ABSTRACT

Discipline is a perennial concern on the educational agenda. Those who are harrowed by reports of playground and classroom violence are sometimes tempted to imagine a time in the past, usually vaguely Victorian, when attentive children sat in neat rows reciting times-tables in unison. The Victorians, however, seem to have viewed the behavior of the younger members of their society as anything but idyllic and devoted huge amounts of time and space to debating how to solve disciplinary problems. In this chapter, I will discuss the way in which the idea of youth figured in the debate on discipline in the periodical press and in public school stories during the second half of the nineteenth century. I will show not only how the genre promoted new ideas of progressive discipline among the upper classes, but also how it was used, in some cases, to promote a broader idea of social discipline and political quietism among the lower classes. A key event for juvenile discipline at this time was the infamous R v. Hopley case of 1860, which involved a schoolteacher who had killed a boy while caning him. The Hopley case not only sparked a significant response from educationalists anxious to discuss the idea of ‘reasonable’ discipline, but also established the legal concept of ‘moderate and reasonable’ chastisement for minors which stands to the present day. Here, I will concentrate mainly on works that appeared in the decade before and the two decades following the Hopley case and I will discuss the climate of debate surrounding the judgment. The immediate aftermath of Hopley saw a minor outpouring of fiction that opposed corporal punishment and attempted to offer suggestions as to how alternative methods might work.

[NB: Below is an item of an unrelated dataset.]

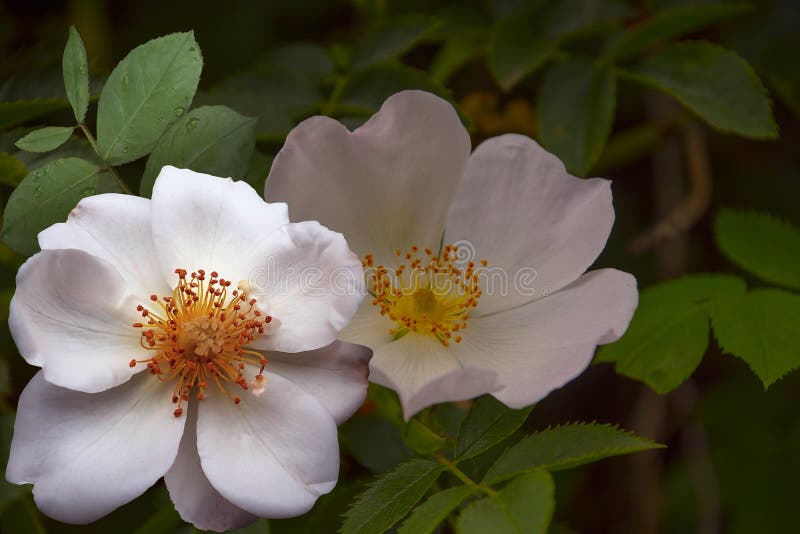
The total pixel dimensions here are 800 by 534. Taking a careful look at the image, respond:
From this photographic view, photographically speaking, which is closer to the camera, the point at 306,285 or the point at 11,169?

I have focused on these because the revulsion towards corporal punishment that followed on the Hopley case seems to have opened up an opportunity for thinking about adolescence and discipline in new ways. This reforming zeal, however, seems to have died down somewhat by the end of the century, and I have provided some examples (for instance, C.J. Mansford’s Bully, Fag and Hero of 1896) in a discussion of how a backlash against progressive ideas occurred.